BELO HORIZONTE, Brazil (AP) -- When the coach needs to lighten up, squirt some water on him.
That's what Ezequiel Lavezzi did during Argentina's 3-2 win over Nigeria, and his teammates seem to think it's a good idea.
Lavezzi, a known jokester, was receiving instructions from Alejandro Sabella during Wednesday's match when he sent a squirt from his water bottle right in the coach's face.
Sabella didn't flinch and just kept talking.
Midfielder Ricardo Alvarez said Thursday it's the kind of thing everyone on the team has come to expect from Lavezzi, also known as "el Pocho," or the chubby one.
"We know el Pocho and we know the personality he has," Alvarez said. "These things do good for the group, having a person like el Pocho who is always happy and in a good mood."
After the match, a smiling Lavezzi explained his move by saying he thought the coach needed to lighten up.
What Sabella thought of it remains unclear.
-- By Karl Ritter-- www.twitter.com/karl_ritter
DON'T COME BACK
FORTALEZA, Brazil (AP) -- Veteran Greece midfielder Costas Katsouranis is available to play for his country in Sunday's knockout round match against Costa Rica after sitting out a game because of a red card, but fans are hoping he stays on the bench.
A Facebook page unsubtly titled "No to Katsouranis against Costa Rica" has gone viral, picking up more than 90,000 likes, from football supporters who view the 35-year-old Benfica player as slow and bad-tempered.
Katsouranis played an important part in Greece's qualification run and has 113 appearances for the national team, including its stunning victory at the 2004 European Championships.
But in Brazil, Katsouranis' absence in the final group match against Ivory Coast forced lineup changes that saw Greece score its first goals of the tournament for a 2-1 win.
-- By Derek Gatopoulos -- www.twitter.com/dgatopoulos
SAO PAULO (AP) -- South Korea enjoys strong support in Sao Paulo's Bom Retiro neighborhood.

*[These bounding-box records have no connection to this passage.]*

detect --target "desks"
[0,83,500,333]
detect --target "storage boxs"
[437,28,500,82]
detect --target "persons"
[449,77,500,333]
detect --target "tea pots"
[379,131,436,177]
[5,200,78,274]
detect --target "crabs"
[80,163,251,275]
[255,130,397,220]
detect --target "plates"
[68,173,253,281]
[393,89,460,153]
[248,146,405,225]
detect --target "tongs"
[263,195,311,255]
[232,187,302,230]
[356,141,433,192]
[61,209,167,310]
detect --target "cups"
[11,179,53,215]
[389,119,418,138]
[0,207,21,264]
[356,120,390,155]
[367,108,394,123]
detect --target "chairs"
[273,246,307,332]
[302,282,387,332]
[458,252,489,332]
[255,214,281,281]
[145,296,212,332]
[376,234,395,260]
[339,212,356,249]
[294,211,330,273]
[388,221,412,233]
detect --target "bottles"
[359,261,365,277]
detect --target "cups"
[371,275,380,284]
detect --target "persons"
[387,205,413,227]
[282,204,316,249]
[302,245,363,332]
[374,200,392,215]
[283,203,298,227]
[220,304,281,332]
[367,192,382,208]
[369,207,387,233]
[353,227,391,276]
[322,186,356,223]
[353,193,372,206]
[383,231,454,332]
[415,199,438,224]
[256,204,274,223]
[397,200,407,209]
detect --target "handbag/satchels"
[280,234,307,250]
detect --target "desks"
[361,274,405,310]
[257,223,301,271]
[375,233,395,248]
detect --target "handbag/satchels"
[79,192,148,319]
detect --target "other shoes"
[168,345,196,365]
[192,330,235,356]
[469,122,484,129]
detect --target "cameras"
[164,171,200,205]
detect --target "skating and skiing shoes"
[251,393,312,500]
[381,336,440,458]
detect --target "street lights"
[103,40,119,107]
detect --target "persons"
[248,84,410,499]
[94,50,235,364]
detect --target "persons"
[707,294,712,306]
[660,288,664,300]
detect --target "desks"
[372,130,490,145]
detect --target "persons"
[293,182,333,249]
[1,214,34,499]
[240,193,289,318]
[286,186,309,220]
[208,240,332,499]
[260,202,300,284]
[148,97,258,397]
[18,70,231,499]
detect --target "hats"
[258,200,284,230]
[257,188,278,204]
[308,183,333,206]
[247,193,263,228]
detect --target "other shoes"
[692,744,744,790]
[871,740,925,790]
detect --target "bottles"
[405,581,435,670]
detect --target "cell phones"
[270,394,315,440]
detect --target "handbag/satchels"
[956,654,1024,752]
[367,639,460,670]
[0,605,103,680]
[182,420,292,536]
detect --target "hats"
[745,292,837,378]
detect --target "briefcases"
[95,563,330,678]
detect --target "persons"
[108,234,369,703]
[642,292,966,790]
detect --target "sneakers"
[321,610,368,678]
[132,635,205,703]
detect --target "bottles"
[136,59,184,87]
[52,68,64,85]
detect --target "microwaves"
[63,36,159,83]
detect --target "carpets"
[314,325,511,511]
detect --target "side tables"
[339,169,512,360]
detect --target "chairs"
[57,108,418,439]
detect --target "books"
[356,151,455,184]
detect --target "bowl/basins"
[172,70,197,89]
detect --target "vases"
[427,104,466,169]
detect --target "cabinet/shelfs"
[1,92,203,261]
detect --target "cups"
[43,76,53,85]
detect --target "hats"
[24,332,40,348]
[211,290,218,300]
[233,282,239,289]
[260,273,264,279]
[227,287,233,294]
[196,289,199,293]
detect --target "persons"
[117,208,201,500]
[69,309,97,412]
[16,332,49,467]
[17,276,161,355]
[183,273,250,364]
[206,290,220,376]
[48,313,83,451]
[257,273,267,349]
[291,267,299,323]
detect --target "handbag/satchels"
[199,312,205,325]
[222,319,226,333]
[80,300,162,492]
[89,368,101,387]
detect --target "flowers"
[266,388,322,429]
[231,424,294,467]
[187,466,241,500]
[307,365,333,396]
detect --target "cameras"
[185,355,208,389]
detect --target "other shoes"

On Thursday, hundreds of people gathered for a Korean food festival held to get the community together before the team's match against Belgium, also in Sao Paulo. The food ran out early because so many lined up to eat traditional dishes such as fried fish, turnip's broth and hot dogs on sticks covered with French fries.
"We did this today because we wanted to reach out to our Korean community in Brazil," said Minsun Kim, manager of the Korea Agro-Trade Center of Los Angeles, which organized the festival.
In the neighborhood, a lot of businesses such as photo studios, butchers and markets have signs that read only in Korean. Many residents left their homes in the team's red jersey heading to the subway station that would take them to the stadium.
At the festival, children were kicking a soccer ball through a hole in a cardboard cutout with cartoons of Brazil star Neymar and coach Luiz Felipe Scolari. Underneath the sports celebrities, there were Korean pop artists.
It really wasn't too much about football. Women were trying on traditional tunics while others were watching hip-hop dancers and Taekwondo students perform a routine.
-- By Adriana Gomez Licon -- www.twitter.com/agomezlicon
SAO PAULO (AP) -- Nothing says Brazil quite like Havaianas.
The world-famous brand of rubber and plastic flip-flops, with the little Brazilian flag on its strap, has become the country's most popular export and a must-have for any visiting tourist.
So naturally during this World Cup, the company's concept store on upscale Rua Oscar Freire has become a pilgrimage of sorts for fans.
Havaianas has adjusted accordingly, launching a line of flip-flops with designs honoring each of the 12 host cities. Even more of a draw is a wall devoted to versions featuring various World Cup teams, with their national flags replacing the trademark one of Brazil. England, Germany and Spain are there, of course, but also Bosnia-Herzegovina and non-World Cup qualifiers like Angola, New Zealand, Peru and Ireland.
In town for his country's final group game against South Korea, 46-year-old Belgian fan Wim Desmedt was decked out in full gear: a team jersey, a black-red-yellow scarf around his neck and even frames to his glasses with the team colors.
Only one thing was missing to complete the outfit -- the Belgium-inspired Havaianas in his hands.
"If you say Belgium, people think beer, chocolate and waffles," he said. "When you think of Brazil, it's samba, beaches and Havaianas."
Once a staple of the poor, Havaianas have now become a trendy favorite worldwide for all classes. Although "havaianas" means Hawaiian in Portuguese, the flip-flops have come to symbolize Brazil -- especially since 1998 when a new line was introduced with the small Brazilian flag to show support for the team before the World Cup in France.